Album: When the River Took Flight

Artist: Paper Bird

Label: Paper Bird

Hometown: Denver

Where to Find It:

Why We Like It: Paper Bird is old-timey. But don’t stop reading. It’s not what you think.

Yes, there is a banjo. And that fact alone may tempt you to cram them into the overcrowded bluegrass category—but resist. Paper Bird is so much more.

On this, their long-awaited, second full-length release, the seven-piece band delivers on a sound elusive to even the most astute musical zoologist.

At times, as during the playful and slightly corny “Colorado,” the group indulges in a bluegrass sound. But one wonders if the song is a knowing wink goodbye to the legions of Centennial State artists attempting, with varying degrees of success, to update and amalgamate the genre founded by Bill Monroe. Paper Bird leaves that pursuit in the dust and embraces a range of American sounds from the 1940s—without being nostalgic.

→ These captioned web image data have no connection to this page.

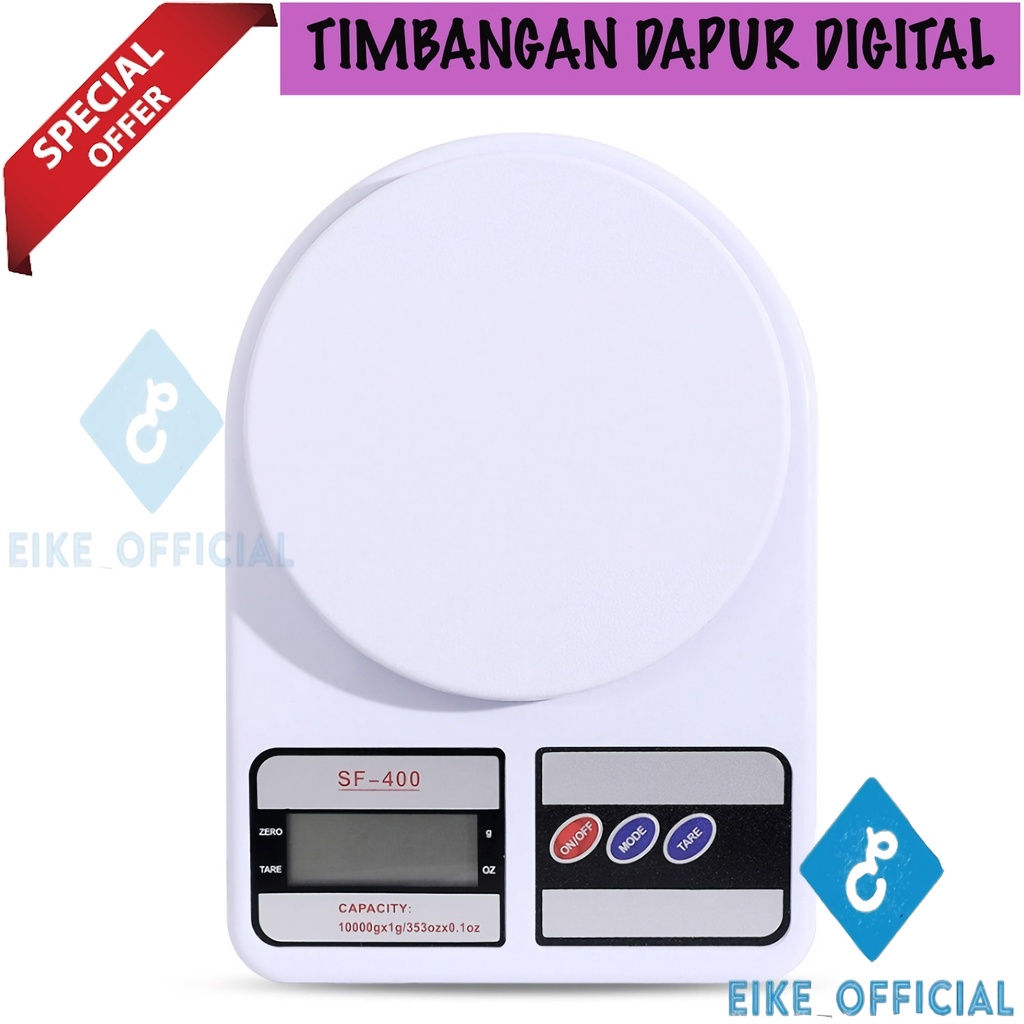 [EIKE] TIMBANGAN DIGITAL KUE SF400 ELECTRONIC KITCHEN SCALE TIMBANGAN DIGITAL DAPUR 10KG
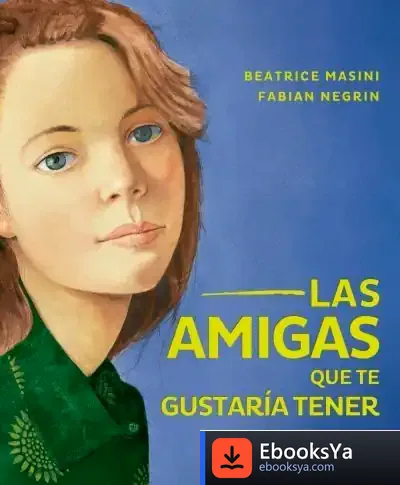 Descargar Las Amigas Que Te Gustaría Tener de Beatrice Masini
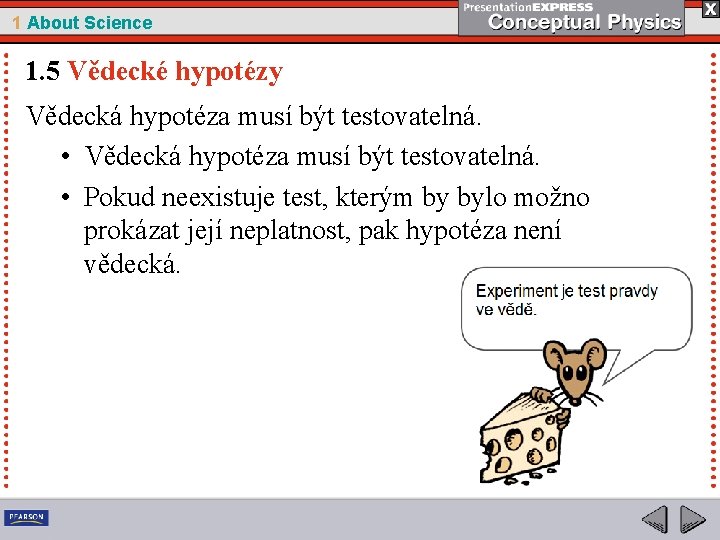 1 About Science 1. 5 Vědecké hypotézy Vědecká hypotéza musí být testovatelná. • Pokud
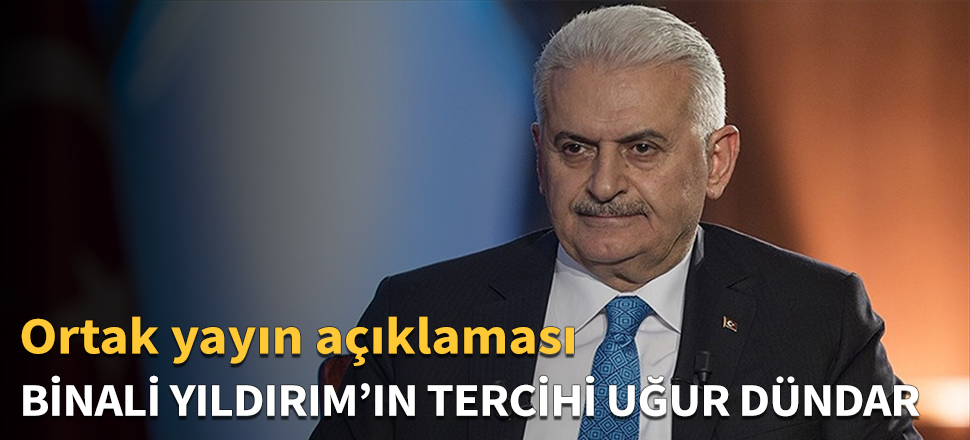Binali Yıldırım, Uğur Dündar'ı tercih etti...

Central to the beauty of their music are the three-part harmonies. Sisters Genny Patterson and Esme Patterson-Collins, along with horn player and vocalist Sarah Anderson, produce a rare vocal splendor. While the music at times takes a backseat to the lilting siren song, it deserves no less attention. The banjo is ever present, but the horns form melodies reminiscent of Gershwin and pull them from the lawn into ragtime.

The song arrangements appear deceivingly simple, but they are not. Rather than become burdened by complexity, however, the listener is easily guided through an almost theatrical production of sound that evokes a rainbow of emotions. And that may be the thrust of this band: More than having something to say, they have something they want you to feel, and that is as much an era as an emotion.

When the River Took Flight will whisk away fans of Americana, but it’s surprising where you land.